🤖 AI Summary
Existing black-box model explanation methods heuristically encourage fidelity, conciseness, fairness, and other desirable properties—yet they lack rigorous guarantees and cannot controllably resolve multi-objective trade-offs. This paper introduces the first end-to-end differentiable explanation optimization framework, directly modeling target attributes as differentiable loss terms and enabling users to explicitly specify multi-attribute weights for customizable trade-off control.
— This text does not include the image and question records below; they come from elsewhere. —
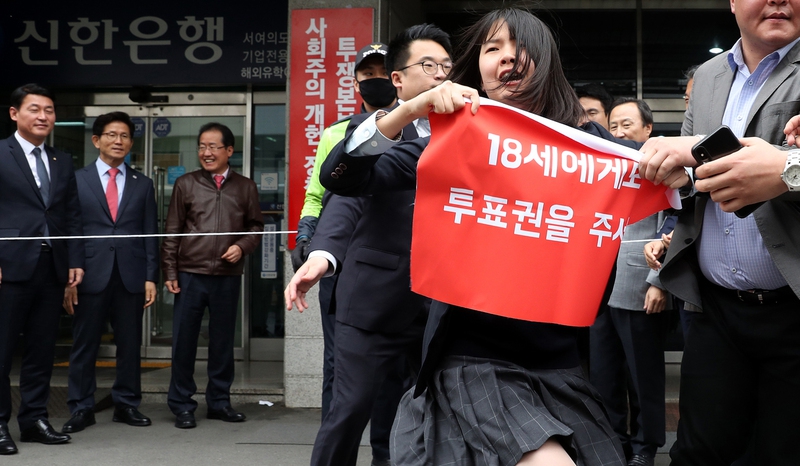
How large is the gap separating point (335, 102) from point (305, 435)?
2.46m

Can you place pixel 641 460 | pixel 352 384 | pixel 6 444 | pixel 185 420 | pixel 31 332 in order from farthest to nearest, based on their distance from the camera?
pixel 185 420 → pixel 31 332 → pixel 6 444 → pixel 641 460 → pixel 352 384

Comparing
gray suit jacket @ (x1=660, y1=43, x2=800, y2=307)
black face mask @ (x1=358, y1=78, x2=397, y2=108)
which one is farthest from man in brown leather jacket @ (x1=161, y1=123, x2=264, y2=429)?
gray suit jacket @ (x1=660, y1=43, x2=800, y2=307)

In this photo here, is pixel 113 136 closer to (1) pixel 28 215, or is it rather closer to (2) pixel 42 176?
(2) pixel 42 176

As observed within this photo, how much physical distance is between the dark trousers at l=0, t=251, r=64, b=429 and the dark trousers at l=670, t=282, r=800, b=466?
433cm

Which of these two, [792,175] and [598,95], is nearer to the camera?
[792,175]

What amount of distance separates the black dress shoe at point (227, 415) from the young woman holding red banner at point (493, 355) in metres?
4.09

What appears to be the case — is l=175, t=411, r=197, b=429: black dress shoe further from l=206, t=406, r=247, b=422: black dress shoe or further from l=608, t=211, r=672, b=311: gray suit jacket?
l=608, t=211, r=672, b=311: gray suit jacket

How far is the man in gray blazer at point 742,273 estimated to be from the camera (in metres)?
2.22

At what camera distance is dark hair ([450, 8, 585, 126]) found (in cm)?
219

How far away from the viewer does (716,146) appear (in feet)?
6.68

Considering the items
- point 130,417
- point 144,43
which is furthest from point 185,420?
point 144,43

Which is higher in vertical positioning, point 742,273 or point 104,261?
point 742,273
Our core contributions are: (1) a gradient-differentiable feature attribution module; (2) a weighted multi-objective joint optimization objective; and (3) hard constraints and dynamic adjustment mechanisms for attribute satisfaction rates. Extensive evaluation across multiple benchmarks demonstrates significant improvements in both attribute compliance rates and explanation stability. To our knowledge, this is the first work to enable controllable generation of explanation quality and task-adaptive customization.
📝 Abstract
When explaining black-box machine learning models, it's often important for explanations to have certain desirable properties. Most existing methods `encourage' desirable properties in their construction of explanations. In this work, we demonstrate that these forms of encouragement do not consistently create explanations with the properties that are supposedly being targeted. Moreover, they do not allow for any control over which properties are prioritized when different properties are at odds with each other. We propose to directly optimize explanations for desired properties. Our direct approach not only produces explanations with optimal properties more consistently but also empowers users to control trade-offs between different properties, allowing them to create explanations with exactly what is needed for a particular task.